The Mac input bar was in bad need of some updating. This should look a lot better. Despite the size of the input area, it should hold two lines before needing to scroll. I have also made more improvements to accessibility, adding unread counters and better descriptions to UI elements when using voice over.
All of this is in the latest Mac beta, which is available right now.
Attention iOS beta testers. I am upgrading the iOS push servers tonight. There might be some downtime as the DNS changes propagate. You will also have the close and reopen Monal to register with the new server. After restarting, make sure that the push switches are all on in the Notifications under Settings.
There is a long running joke about open source software that it is almost always a paragon of poor UI/UX. If you have ever struggled with software on linux you know that sometimes it can be impenetrable. I don’t blame developers, UI/UX is hard and when you are the same person developing and testing it, it is easy to forget that works for me may not work for everyone else.
This is sort of how we need to think about accessibility.
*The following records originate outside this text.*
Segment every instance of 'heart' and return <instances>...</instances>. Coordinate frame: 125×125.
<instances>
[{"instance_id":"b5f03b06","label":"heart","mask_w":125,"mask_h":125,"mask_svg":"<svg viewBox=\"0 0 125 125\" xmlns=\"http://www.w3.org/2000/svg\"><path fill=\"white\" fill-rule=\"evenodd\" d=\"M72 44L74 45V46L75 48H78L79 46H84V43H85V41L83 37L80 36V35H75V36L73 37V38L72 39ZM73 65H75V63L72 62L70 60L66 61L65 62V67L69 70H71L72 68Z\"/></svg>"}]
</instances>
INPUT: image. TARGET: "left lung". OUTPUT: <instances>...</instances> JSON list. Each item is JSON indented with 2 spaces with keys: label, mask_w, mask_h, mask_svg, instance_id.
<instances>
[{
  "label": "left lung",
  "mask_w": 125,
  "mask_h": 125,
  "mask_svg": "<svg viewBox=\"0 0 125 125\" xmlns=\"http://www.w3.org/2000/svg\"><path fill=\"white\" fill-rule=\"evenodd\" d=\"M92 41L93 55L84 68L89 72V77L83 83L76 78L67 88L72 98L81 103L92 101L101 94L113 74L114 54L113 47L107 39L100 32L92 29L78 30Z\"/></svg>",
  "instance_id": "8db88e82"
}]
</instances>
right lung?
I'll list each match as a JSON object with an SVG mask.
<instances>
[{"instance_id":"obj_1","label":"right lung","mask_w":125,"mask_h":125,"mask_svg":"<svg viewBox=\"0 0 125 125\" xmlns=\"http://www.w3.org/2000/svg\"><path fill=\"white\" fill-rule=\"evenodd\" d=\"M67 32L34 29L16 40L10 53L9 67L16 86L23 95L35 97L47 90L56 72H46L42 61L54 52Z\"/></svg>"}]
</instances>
It is really hard to understand how someone else will use it if you are used to always using your app one way. With that in mind I recommend other developers use the Accessibility Inspector and Voice over to get an idea for how accessible their software is.
I have made several improvements to the next Mac release to address issues with accessibility. The elements of the UI should have descriptions and help text where applicable. You can now navigate through the conversations list and quickly hear your messages, who sent them and where they came from. I will keep improving in future update (and check iOS as well ) let me know how I can make this better.
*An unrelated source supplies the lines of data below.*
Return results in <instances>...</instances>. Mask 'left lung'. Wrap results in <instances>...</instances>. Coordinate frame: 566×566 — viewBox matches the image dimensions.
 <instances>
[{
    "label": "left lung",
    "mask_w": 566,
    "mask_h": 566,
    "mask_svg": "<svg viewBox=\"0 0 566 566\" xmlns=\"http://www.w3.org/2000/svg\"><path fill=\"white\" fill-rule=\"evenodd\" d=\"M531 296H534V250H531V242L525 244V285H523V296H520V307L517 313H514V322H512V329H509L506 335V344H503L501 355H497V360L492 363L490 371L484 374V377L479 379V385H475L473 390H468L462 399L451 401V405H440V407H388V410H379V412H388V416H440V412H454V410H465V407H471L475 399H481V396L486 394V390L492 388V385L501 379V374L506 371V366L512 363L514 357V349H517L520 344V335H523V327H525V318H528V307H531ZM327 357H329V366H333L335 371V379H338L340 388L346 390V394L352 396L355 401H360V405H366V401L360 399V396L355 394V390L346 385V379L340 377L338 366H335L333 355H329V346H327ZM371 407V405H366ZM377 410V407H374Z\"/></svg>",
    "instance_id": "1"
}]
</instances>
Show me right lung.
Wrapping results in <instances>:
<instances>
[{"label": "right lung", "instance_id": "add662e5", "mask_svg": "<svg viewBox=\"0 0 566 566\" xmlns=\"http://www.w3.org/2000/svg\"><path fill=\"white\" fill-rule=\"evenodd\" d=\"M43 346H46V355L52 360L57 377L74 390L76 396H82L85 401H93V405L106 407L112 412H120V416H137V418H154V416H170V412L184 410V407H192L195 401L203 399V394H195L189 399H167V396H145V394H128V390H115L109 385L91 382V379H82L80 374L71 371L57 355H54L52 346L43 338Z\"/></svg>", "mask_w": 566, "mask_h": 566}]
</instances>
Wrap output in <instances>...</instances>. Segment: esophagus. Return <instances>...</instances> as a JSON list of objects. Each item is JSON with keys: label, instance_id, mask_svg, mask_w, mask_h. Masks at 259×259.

I have brought the new MAM and controls code to iOS and added the following screens to the accounts screen.
I have finally had the time to take a look at OMEMO. I know that end to end encrypted chat has been something people have requested for almost a decade now. There finally appears to be a workable solution it a permissive license that can be published in the App Store.
As usual, the Mac client is my testing ground for new logic and I will probably focus the next release after this one on E2E encryption. I know that OTR was something former Adium users missed, I hope that a native Mac client with a user friendly OMEMO interface fills the gap there. I’ve been looking at Gajim and Chatsecure and will probably fish out a Android tablet (actually an HP touchpad) from somewhere to test with Conversations too.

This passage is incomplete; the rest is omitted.